| Tugas Anda |
Di perikop Alkitab mana kisah wanita yang berzinah terdapat, menurut tulisan tentang wanita yang berzinah di bawah?

Monday, May 13, 2019

Wanita yang Berzinah: Bagaimana Seharusnya Menanggapi Kasih Karunia?




by Eunike Santosa

Siapa di antara kita yang: 
a. tidak pernah berbuat dosa? 
b. punya masa lalu yang kelam? 
c. kenal dengan orang yang punya masa lalu yang kelabu? 

Kalo nggak ada, pernahkah Pearlians mendengar cerita tentang kehidupan seseorang yang kelabu, nggak? Hahahaha… #maksa :p

Mungkin di sini kita bakal teringat dengan satu-dua cerita tentang orang-orang tertentu. Tapi coba deh, dipikirkan lagi. Apakah kita pernah merasa diri ini lebih baik daripada … (isilah titik-titik ini sesuai dengan orang yang muncul di pikiranmu)?

Sudah? Oke, next question. Siapa yang saat ini sedang bergumul dengan dosa? *saya ikutan angkat tangan kalo begini. Hehe*. Nah, bagaimana pergumulan Pearlians sejauh ini? Apakah: 
a. jatuh dalam dosa yang sama? 
b. sudah bebas dan lanjut bergumul dengan dosa lainnya? 
c. malah keenakan berkubang di lubang dosa itu? 

Kenapa saya menanyakan semua pertanyaan tersebut sebagai pendahuluan?

Karena once upon a time, ada sebuah kisah di mana terdapat karakter-karakter yang—kurang lebih— berada dalam situasi seperti itu. So, kali ini kita akan belajar dari kisah wanita yang berzinah. Ceritanya terdapat dalam Yohanes 8:1-11. Yuk, kita liat baik-baik apa yang terjadi di sini. (Peringatan: ini bahasa parafrase, jadi Pearlians sangat dihimbau tetap membuka Alkitab masing-masing dan baca dari situ dulu, ya. Hehehe...)

Kisah ini dimulai dengan: 
  1. Tuhan Yesus jalan ke bukit Zaitun. Itu masih pagi bangettt, and Dia lagi di Bait Allah. Nah, trus orang-orang (rakyat) datang nih. Jadinya Tuhan Yesus duduk dan ngajarin mereka. (ay. 1&2). 
  2. Trus muncullah… *Jreng jreng* para ahli Taurat dan orang-orang Farisi (pada dasarnya, mereka itu orang-orang yang tahu banget hukum Musa—karena mereka belajar sampai paham total—kayak ahli teologi pada zamannya gitu, deh! Kalo sekarang, kira-kira mirip sama para pendeta atau hamba Tuhan gitu laahhh). Mereka dateng bawa cewek yang kedapatan lagi berzinah (baca: lagi ML sama cowok yang bukan suaminya) (ay.3). 
  3. Nah, si cewek ini ditaruh aja di tengah-tengah kerumunan yang ada di depan Tuhan Yesus, lalu “para pendeta” itu ngomong ke Tuhan Yesus, “Ini cewek ketangkap basah baru berzinah (ay.4), dan dalam hukum Taurat (hukum Israel), Musa bilang kalo cewek ini kudu dilemparin batu. Menurut lu gimana noh? (ay.5)”

| Cuplikan Data |
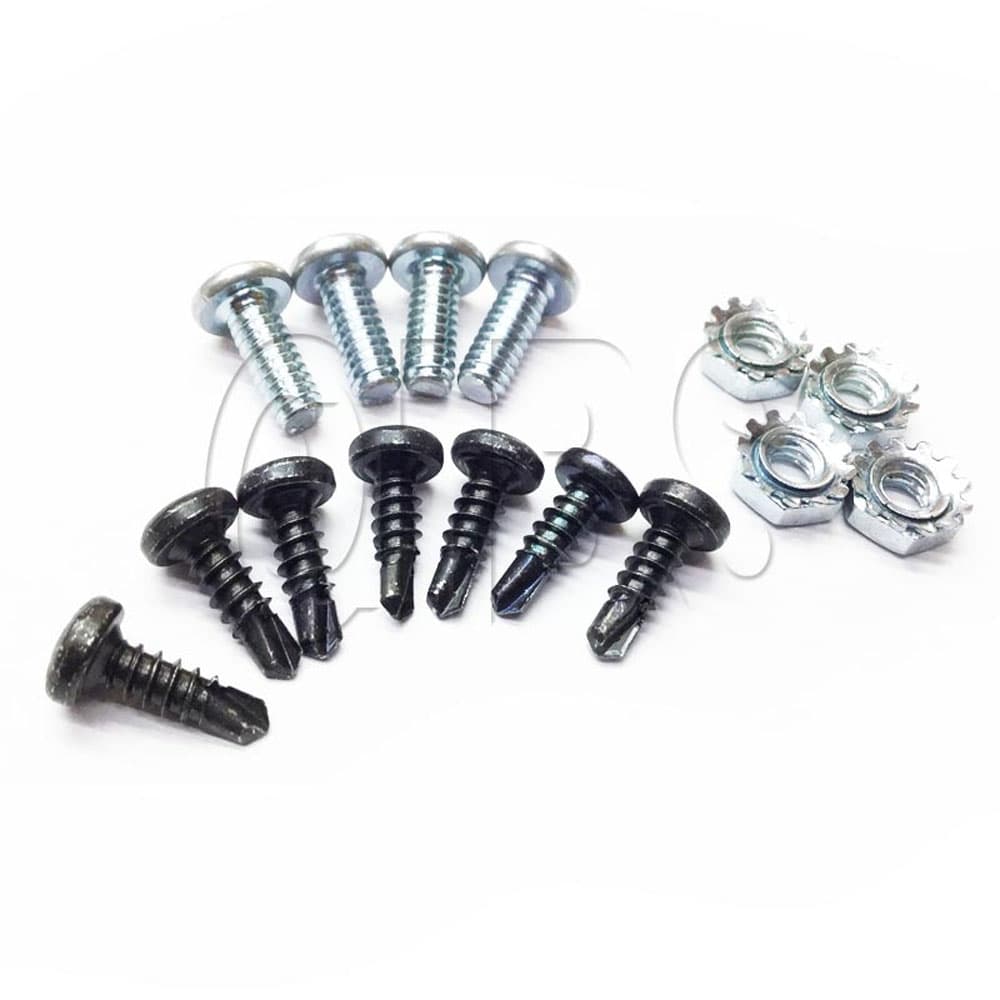 52827 Hardware Pkg Heb30 Ss/Sl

| Jawaban Anda |
Yohanes 8:1-11.